In 1965, the Irish romantic bought a romantic house, known as the Windmill House, on Fairview Avenue. An architect had built it for himself in 1927, the same year she came to America, and it was later owned by Lindsay Hopkins, the president of Coca-Cola. The windmill, an architectural whimsy, does not function as such but contains the garage and a circular bedroom above.
Mr. Gosman died in 1983, some 15 years after the couple retired and began spending winters in Key West, Fla.
A member of the Montauk Garden Club and a Friend of the Montauk Library, Mrs. Gosman was honored by the Friends of Erin in 1982 as the first woman ever named grand marshal of Montauk's St. Patrick's Day parade. She participated in the parade for many years, in a pony-drawn carriage imported from Ireland.
She is survived by five of her six children, all of whom live in Montauk. Besides Ms. Donovan and John H. Gosman, they are Robert Emmett Gosman, William Shannon Gosman, and Richard Fleming Gosman. The sixth, Hubert James Gosman, died in his late 30s of cancer.
Mrs. Gosman leaves 11 grandchildren, all but two of whom are Montauk residents, and two great-grandchildren. Her sister Mrs. Sarno also lives in Montauk.
Four more sisters and three brothers live in Ireland: Brigid Brohan, Nan Quig ley, Una Herbert, Christine Noon, Patrick Harrington, Michael Har rington, and Hubert H. Harrington.
Visiting hours at the Williams Funeral Home on Newtown Lane in East Hampton were yesterday and continue today from 2 to 4 p.m. and 7 to 9 p.m. A memorial service will be held on Saturday at 11 a.m. at Most Holy Trinity Catholic Church in East Hampton, followed by burial in Fort Hill Cemetery, Montauk.

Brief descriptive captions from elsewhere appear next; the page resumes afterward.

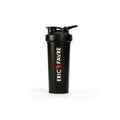 SHAKER FITNESS NOIR 700ML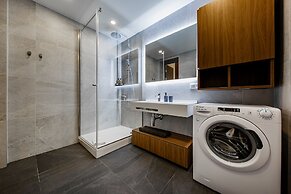 RIGAAPARTMENT ELIZABETES 22 Aparthotel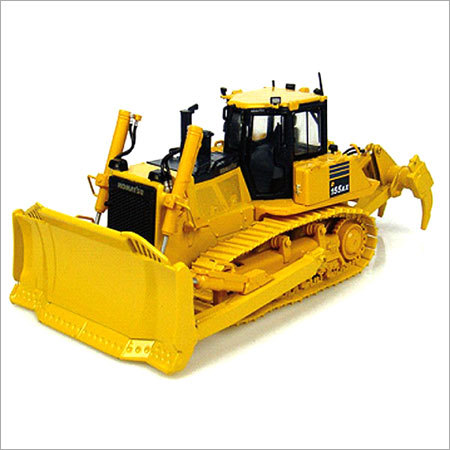 Komatsu Mining Excavators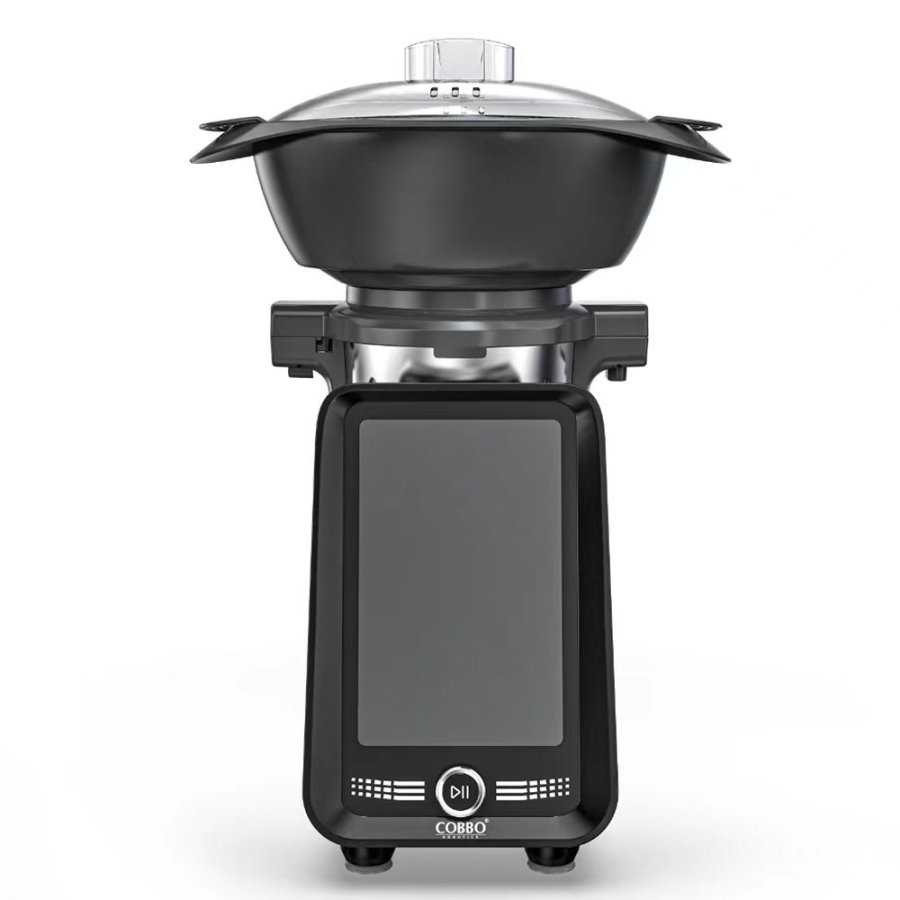 Multifunktionel foodprocessor COBBO 7 SMART-I #2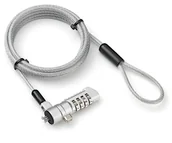 Części i akcesoria do laptopów - Linka Zabezpieczająca Nano Slot 2.5X5.5,SZYFR 1.8M - miniaturka - grafika 1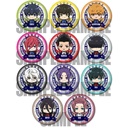 (PO) Trading Can Badge Blue Lock Gochi Chara [BOX] Image_1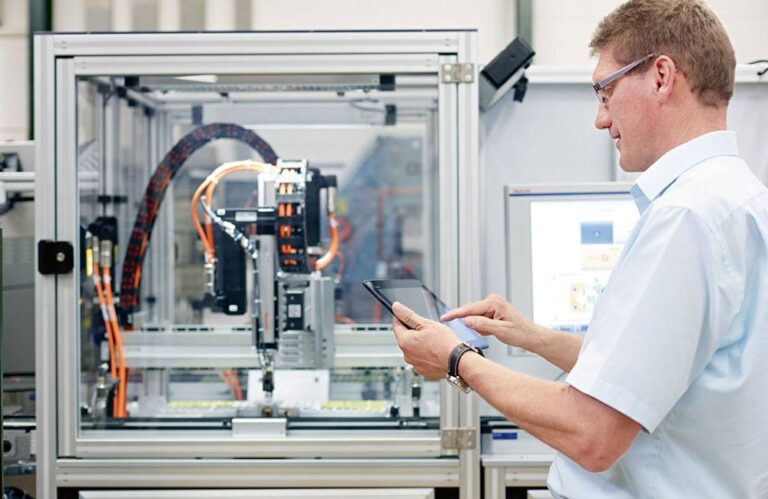 Industriegehäusetechnik – Präzision, Schutz und Qualität aus einer Hand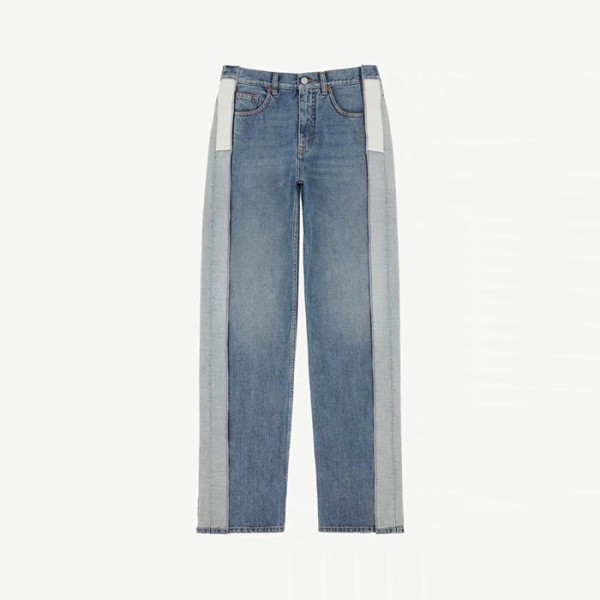 ❤메종 마르지엘라 여성 트렌디 청바지 - Maison Margiela Womens Trendy Jeans - mac13063x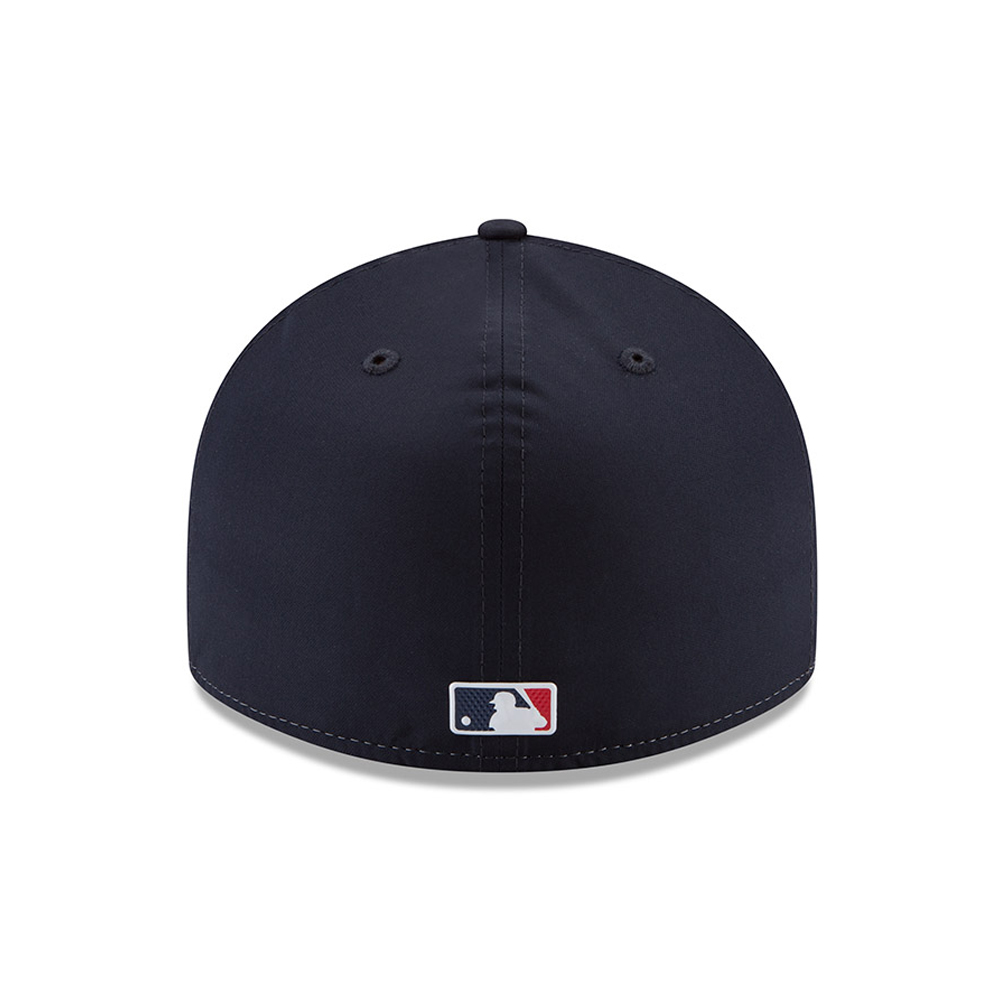 Cleveland Guardians Batting Practice Low Profile 59FIFTY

Mrs. Gosman was a member of Montauk's St. Therese of Lisieux Catholic Church, which is closed for repairs. The family has suggested memorial donations to the church building fund, to the Montauk Library building fund, or to the Montauk Ambulance Company.
In 1991, after an illness, Mrs. Gosman wrote a letter of thanks, published in The Star, to her many well-wishers. "I don't know how long I will be on this good earth," she wrote. "I know it won't be easy leaving Montauk. My Irish intuition tells me I will be back every now and then, not as a ghost, just a voice in the wind. Be sure you are listening."